» PAGE TEXT:
So to really know who is the favorite, you have to look at all the major teams. And when you do that each year, it becomes clear that just about every team has a tough time getting their best three best riders to the event healthy and ready. Indeed, last year’s U.S. squad may be known as the B Team, but it’s not the only Nation that has had to try and soldier forward when the A picks are out hurt.
Adding further complication this year, the MX2 (250F) riders must be age 23 or younger, so if a nation's three best riders are proven veterans, one of them is staying home. In my view, the MX2 spot has the most potential to really make or break a team. All the riders are scored based on their overall finish, not in their class. Last year in the first moto, Tony Cairoli, Chad Reed and Ryan Dungey went 1-2-3, a very small spread of points between the three contenders. But if a 250 rider can really find some magic and work his way past some 450s, he can put a lot of points between himself and the other MX2 riders.
Gate selection strategy will be a huge issue, too. Each team picks two gates per motos, and some squads will put their 250 guys in the best gate and let him run wild, and some will put a 450 guy on the best gate and hope for a moto win.
It's really a lot to think about. Here’s some info on some other top teams heading into this weekend’s race.

» GIVEN DATA:
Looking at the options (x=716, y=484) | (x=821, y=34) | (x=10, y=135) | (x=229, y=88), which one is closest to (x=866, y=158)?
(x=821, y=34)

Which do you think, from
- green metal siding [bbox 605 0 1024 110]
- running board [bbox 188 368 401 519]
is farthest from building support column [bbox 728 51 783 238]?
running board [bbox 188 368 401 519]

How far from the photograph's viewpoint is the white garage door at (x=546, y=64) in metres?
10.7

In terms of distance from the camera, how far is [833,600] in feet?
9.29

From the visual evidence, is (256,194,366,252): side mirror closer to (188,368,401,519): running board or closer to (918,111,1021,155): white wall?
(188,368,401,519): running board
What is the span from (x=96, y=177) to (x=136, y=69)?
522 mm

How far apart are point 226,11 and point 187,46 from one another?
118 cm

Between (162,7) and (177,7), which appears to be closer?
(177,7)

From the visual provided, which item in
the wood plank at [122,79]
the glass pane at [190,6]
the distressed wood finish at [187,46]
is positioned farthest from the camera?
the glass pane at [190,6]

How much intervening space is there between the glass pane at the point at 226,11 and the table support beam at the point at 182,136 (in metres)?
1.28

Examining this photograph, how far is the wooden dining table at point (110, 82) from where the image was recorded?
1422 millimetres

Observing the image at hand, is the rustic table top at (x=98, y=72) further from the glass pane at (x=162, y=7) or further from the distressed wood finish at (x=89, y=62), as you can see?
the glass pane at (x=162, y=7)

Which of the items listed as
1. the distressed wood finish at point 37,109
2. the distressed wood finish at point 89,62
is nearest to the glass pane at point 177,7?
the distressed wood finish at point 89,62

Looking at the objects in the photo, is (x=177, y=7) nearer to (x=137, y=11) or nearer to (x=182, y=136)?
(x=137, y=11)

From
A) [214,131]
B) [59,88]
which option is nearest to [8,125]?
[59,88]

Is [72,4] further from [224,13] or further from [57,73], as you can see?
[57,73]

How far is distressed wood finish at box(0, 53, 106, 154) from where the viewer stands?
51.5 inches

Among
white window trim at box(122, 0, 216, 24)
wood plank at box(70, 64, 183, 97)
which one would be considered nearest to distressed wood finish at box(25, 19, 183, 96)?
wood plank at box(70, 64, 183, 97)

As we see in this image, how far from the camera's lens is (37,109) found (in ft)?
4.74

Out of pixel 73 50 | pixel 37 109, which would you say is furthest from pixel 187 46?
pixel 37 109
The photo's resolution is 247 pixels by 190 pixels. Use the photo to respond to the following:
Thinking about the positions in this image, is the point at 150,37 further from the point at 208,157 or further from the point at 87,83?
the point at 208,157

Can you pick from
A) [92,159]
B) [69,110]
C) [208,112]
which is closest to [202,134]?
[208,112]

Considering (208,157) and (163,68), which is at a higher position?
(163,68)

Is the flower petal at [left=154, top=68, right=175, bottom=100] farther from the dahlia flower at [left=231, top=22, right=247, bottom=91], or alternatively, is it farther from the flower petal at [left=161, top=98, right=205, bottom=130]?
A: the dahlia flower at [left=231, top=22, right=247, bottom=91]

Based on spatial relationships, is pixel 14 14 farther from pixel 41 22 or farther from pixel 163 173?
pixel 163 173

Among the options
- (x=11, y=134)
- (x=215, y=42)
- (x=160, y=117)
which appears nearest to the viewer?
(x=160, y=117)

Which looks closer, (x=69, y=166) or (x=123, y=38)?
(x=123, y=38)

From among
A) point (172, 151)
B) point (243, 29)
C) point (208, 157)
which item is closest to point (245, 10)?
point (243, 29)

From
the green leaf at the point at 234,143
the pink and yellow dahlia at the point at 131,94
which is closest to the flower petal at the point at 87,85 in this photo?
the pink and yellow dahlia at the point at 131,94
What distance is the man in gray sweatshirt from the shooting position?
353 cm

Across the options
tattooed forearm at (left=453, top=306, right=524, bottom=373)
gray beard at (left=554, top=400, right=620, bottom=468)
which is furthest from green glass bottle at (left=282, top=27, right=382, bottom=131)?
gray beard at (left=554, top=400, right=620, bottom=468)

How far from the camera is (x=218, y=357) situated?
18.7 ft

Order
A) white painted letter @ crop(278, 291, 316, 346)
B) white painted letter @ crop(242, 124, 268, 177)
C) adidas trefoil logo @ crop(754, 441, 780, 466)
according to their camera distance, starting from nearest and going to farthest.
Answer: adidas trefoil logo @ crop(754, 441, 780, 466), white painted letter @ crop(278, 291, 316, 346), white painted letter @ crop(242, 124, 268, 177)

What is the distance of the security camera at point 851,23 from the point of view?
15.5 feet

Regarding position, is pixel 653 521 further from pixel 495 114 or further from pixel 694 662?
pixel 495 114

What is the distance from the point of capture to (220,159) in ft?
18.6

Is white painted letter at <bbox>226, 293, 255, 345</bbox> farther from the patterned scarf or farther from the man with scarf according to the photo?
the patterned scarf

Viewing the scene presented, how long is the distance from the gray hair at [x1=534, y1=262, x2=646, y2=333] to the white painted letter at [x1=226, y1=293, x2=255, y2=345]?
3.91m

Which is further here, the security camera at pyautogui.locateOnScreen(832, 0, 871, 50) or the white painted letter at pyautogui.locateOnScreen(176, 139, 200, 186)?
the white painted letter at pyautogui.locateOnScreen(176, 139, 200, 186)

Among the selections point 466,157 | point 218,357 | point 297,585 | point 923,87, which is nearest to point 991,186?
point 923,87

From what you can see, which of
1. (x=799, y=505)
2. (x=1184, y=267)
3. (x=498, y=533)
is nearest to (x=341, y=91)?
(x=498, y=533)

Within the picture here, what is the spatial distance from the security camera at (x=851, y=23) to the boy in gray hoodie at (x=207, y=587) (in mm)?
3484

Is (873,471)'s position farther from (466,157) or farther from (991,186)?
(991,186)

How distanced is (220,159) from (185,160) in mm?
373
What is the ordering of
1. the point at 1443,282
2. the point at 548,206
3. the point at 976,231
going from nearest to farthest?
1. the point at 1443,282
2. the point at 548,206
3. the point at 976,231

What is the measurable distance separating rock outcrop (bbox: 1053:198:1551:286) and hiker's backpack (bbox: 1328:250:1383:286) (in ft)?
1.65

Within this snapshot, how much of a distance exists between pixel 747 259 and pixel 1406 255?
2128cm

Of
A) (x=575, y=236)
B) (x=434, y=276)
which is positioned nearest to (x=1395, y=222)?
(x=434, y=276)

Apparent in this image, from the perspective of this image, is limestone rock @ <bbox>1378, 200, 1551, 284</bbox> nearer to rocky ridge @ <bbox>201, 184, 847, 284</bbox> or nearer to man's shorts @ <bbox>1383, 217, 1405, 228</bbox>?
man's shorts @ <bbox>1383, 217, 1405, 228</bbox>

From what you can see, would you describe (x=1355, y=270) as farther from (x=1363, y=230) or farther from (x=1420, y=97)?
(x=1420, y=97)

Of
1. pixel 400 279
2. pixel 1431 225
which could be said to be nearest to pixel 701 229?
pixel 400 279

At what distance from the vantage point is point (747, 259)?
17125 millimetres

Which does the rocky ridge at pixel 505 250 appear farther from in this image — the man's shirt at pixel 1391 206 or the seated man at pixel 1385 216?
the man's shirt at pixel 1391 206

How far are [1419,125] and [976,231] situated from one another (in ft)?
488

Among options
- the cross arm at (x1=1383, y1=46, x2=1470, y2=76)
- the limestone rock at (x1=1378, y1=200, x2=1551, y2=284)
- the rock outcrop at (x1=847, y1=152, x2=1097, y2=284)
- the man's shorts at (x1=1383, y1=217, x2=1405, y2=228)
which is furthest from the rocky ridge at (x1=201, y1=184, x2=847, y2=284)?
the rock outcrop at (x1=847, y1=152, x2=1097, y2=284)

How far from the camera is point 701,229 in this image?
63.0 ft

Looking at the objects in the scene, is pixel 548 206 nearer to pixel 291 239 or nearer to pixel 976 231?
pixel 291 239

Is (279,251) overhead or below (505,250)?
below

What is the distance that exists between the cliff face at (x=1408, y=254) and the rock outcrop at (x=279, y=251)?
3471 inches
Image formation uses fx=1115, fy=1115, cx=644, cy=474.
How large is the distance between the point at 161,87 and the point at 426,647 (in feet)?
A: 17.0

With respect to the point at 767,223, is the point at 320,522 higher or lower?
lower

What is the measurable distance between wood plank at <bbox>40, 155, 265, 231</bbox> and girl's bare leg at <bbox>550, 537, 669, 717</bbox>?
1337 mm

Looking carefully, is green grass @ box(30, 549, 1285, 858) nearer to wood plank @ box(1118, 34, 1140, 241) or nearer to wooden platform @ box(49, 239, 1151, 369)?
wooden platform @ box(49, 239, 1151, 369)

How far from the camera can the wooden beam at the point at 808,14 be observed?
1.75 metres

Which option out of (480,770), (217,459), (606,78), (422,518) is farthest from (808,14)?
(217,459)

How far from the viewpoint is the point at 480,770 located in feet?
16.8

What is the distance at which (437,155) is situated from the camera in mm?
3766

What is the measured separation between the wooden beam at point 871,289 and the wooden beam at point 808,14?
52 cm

» TASK ITEM A:
According to the motocross article, what is the age limit for MX2 (250F) riders this year?
» TASK ITEM B:
Continue the motocross article from the point where it stops.

» TASK RESULT A:
MX2 (250F) riders must be age 23 or younger.

» TASK RESULT B:
Team Italy: Last year Team Italy had it. They were hosting the race, and their three top rider riders made it to the event healthy and ready. Team leader and MX1 Champion Antonio Cairoli even won the first moto overall after a straight-up battle with Chad Reed. Then bad luck struck in moto two, when MX2 entrant Davide Guarneri collided with Australian MX3 competitor Michael Byrne over a jump in moto two, knocking both out of the race, and really damaging both the Italian and Australian hopes. Italy headed into the final moto third in points, and with ’08 and ’09 MX1 Champs David Philippaerts and Cairoli on the gate, they still had a punchers chance. They ended up getting knocked out. Cairoli went down on the start straight and his bike was too bent up to continue. Philippaerts did all he could, even trying to knock down Tedesco, but two big crashes in two different motos cost Italy a shot at a home win.
Bad news for the Italians: 2008 MX1 Champion Philippaerts is out for a second time.
Simon Cudby photo
This year the bad news came early—a team clothing issue originally kept Cairoli and Philippaerts off the team altogether. The situation was fixed two few weeks ago, but then days later, Philippaerts twisted his knee at the final GP of the season. He’s out of the event again! This puts Manuel Monni, who was originally going to take Philippaerts spot, back in. Monni will have a tough time filling DP’s boots, as he only finished 22nd in this year’s MX1 rankings.
Cairoli is in, though, and even if the Philippaerts-less squad can’t make a run for the Chamberlain Trophy, Italy would still be super pumped if he can pull off an overall MX1 class victory against Dungey. Much like the buzz about Stefan Everts versus Ricky Carmichael years ago, fans may be anticipating this individual battle as much as the team championship.
The Italian MX2 entrant is Alessandro Lupino, who took 14th in this year’s MX2 rankings and scored a podium in a moto. The stars don’t seem to be aligning for Italy like they were last year, but at least they have Super Tony ready to go.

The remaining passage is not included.